=== Text ===
Dive Brief:
- Two hundred and twenty-five members of the House of Representatives are urging CMS to postpone this week’s scheduled release of hospital star ratings, pending more details on the methodology used to determine the ratings.
- In an April 18 letter to CMS acting Administrator Andy Slavitt, the lawmakers warn that the star rating system, as currently devised, could hurt hospitals that perform more complex procedures or treat sicker or poorer patients by awarding them just one or two stars out of five.
- The letter follows a similar one signed by 60 senators last week.
Dive Insight:
CMS’ star rating system, scheduled for an April 21 release, is meant to help consumers shop for the best hospital experience by identifying facilities with high quality of care and positive outcomes. But certain flaws in the system’s design weight it against teaching hospitals that treat patients from the lower end of the socioeconomic scale, as well as patients requiring more complicated procedures, the letter stated.
“We are concerned that the hospital star ratings, in their current form, may be unfairly masking quality or, possibly, over-weighting of patient experience measures and will therefore not help consumers make well-informed decisions about which hospitals to use,” the lawmakers wrote.
===
• [What you should do]:
Answer these questions using the text on hospital star ratings:
1. How many members of the House of Representatives urged CMS to postpone the release?
2. How many senators signed a similar letter?
3. On what date was the star rating system scheduled for release?
The listing that comes next has no connection to the text on hospital star ratings.
=== Information provided ===
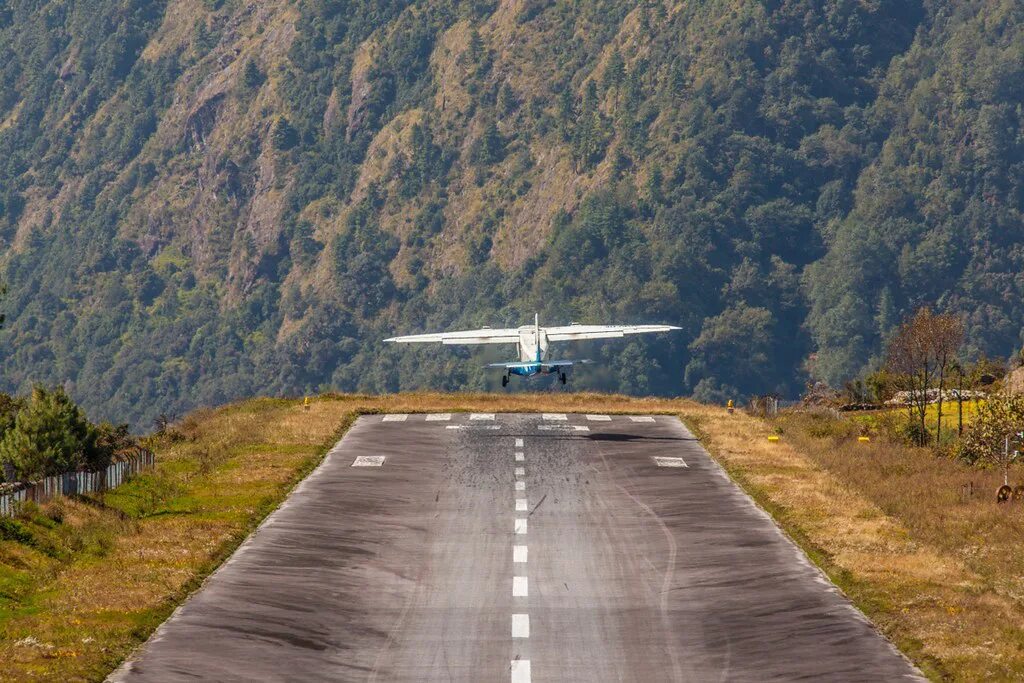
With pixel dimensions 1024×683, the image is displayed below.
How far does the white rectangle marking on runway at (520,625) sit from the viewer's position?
29.0 metres

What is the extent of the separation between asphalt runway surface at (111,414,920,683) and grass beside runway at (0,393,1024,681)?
757 mm

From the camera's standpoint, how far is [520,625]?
29688 millimetres

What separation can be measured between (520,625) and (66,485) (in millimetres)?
19001

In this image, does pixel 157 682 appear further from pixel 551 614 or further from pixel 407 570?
pixel 407 570

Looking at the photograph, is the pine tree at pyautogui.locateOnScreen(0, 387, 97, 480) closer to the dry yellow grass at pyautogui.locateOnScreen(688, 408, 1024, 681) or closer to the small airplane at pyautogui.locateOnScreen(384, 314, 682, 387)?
the dry yellow grass at pyautogui.locateOnScreen(688, 408, 1024, 681)

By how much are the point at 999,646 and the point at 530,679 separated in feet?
26.2

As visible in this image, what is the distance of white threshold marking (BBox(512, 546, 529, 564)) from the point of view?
36.5 metres

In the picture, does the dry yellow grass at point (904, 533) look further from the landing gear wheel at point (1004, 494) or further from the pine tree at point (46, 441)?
→ the pine tree at point (46, 441)

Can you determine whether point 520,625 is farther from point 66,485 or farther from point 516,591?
point 66,485

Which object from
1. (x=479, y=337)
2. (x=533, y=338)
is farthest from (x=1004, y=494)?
(x=479, y=337)

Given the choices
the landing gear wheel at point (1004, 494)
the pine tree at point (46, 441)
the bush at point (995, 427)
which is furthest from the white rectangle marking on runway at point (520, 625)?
the bush at point (995, 427)

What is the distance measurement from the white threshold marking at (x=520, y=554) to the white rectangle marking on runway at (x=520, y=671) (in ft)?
30.8

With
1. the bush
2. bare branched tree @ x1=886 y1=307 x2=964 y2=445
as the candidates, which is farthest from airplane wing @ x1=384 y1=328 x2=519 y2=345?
the bush

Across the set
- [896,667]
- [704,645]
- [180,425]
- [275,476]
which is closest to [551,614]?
[704,645]
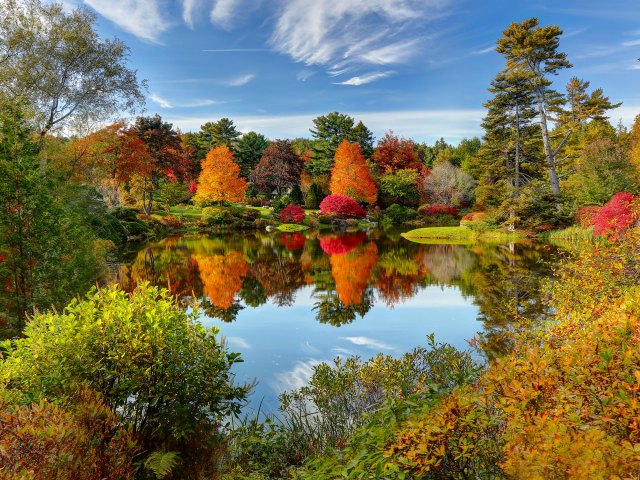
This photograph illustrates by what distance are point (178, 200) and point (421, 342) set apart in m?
45.7

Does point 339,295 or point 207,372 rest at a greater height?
point 207,372

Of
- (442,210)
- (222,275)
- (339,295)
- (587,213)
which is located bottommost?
(339,295)

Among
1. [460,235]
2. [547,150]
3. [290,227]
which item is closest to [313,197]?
[290,227]

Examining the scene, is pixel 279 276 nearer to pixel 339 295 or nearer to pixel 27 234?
pixel 339 295

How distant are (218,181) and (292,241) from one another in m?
16.8

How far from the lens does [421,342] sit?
9992mm

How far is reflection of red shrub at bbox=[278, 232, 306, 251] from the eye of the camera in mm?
28206

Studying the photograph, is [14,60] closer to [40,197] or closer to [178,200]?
[40,197]

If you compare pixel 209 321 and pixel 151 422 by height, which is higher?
pixel 151 422

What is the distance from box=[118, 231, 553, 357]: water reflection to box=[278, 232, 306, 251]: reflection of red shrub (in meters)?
0.22

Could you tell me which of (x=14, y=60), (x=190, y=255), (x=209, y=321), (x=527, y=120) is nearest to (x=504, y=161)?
(x=527, y=120)

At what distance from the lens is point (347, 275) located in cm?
1827

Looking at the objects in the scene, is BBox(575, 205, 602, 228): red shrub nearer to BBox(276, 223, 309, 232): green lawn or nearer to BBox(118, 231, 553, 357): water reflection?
BBox(118, 231, 553, 357): water reflection

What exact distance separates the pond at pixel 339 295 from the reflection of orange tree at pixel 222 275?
5cm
===
• [Answer to this exercise]:
1. Two hundred and twenty-five.
2. Sixty.
3. April 21.